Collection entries
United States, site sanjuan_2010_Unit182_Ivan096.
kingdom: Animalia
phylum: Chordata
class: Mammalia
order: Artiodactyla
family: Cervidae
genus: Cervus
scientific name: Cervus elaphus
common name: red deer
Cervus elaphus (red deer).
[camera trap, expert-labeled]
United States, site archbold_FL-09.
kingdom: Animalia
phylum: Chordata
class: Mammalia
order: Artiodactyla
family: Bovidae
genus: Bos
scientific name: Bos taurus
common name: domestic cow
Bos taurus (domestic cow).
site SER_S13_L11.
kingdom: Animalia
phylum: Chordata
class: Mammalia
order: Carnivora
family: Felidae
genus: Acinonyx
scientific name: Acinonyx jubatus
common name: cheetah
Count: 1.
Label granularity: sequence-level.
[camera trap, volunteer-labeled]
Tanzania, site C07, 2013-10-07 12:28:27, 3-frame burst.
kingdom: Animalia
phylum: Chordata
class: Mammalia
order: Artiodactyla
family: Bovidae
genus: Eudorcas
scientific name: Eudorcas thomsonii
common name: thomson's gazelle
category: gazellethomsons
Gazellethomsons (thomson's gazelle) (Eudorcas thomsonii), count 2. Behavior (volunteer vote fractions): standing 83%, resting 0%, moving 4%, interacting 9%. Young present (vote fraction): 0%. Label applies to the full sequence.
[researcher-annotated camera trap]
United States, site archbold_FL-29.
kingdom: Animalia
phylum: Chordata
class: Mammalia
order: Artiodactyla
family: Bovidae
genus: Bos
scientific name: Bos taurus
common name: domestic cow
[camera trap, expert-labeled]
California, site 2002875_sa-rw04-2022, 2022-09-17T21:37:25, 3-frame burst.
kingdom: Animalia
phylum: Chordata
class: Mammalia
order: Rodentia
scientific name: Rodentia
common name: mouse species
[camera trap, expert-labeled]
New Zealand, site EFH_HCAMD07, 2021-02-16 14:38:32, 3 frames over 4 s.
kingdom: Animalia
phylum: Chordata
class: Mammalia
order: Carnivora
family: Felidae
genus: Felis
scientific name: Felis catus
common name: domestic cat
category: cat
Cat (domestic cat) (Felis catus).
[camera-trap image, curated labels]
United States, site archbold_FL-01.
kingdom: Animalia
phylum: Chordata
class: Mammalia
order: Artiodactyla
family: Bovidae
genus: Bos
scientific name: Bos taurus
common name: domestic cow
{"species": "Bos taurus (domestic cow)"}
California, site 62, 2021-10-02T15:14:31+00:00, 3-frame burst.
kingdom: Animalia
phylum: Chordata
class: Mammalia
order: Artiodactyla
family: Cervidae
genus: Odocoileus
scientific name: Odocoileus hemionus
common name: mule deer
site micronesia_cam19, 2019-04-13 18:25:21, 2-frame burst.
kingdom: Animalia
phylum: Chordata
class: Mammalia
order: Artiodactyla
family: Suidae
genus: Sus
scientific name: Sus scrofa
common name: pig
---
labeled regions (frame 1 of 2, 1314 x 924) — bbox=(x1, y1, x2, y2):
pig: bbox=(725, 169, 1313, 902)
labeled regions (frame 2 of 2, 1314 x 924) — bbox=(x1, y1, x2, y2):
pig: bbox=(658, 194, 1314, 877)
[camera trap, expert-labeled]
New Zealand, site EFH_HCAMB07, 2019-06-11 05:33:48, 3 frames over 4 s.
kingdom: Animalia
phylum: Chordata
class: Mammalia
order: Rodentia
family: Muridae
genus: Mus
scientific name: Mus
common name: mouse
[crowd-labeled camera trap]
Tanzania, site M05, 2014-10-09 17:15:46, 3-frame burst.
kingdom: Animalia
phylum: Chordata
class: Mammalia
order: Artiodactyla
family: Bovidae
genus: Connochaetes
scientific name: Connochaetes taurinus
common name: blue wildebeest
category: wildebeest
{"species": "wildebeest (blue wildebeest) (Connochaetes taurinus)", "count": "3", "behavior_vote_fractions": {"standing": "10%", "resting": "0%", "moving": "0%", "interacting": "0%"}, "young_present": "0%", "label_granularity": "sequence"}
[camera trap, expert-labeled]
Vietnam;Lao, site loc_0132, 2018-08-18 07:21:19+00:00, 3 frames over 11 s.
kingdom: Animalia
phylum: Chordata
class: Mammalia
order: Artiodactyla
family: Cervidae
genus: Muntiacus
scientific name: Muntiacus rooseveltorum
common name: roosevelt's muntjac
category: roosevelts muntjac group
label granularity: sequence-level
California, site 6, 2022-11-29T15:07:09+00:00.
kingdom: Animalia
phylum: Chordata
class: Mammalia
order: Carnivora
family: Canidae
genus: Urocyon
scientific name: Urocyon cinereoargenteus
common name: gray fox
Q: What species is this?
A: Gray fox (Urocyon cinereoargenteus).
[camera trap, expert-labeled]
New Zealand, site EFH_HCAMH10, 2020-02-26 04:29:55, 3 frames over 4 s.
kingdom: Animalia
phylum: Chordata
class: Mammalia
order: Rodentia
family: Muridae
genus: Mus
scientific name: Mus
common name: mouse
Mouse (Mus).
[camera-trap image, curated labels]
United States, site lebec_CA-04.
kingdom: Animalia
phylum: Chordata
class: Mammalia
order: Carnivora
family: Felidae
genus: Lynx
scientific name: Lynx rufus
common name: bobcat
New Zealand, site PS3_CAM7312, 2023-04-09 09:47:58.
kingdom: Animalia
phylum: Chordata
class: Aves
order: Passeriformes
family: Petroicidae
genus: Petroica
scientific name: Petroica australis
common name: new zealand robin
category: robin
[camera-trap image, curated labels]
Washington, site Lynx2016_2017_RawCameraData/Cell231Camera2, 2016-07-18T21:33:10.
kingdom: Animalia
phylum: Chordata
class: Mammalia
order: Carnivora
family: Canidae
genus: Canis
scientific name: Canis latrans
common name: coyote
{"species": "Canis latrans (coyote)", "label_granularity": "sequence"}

**EXERCISE DESCRIPTION:**
How many lines above contain the word "latrans"? Answer with the number alone.

**SOLUTION:**
2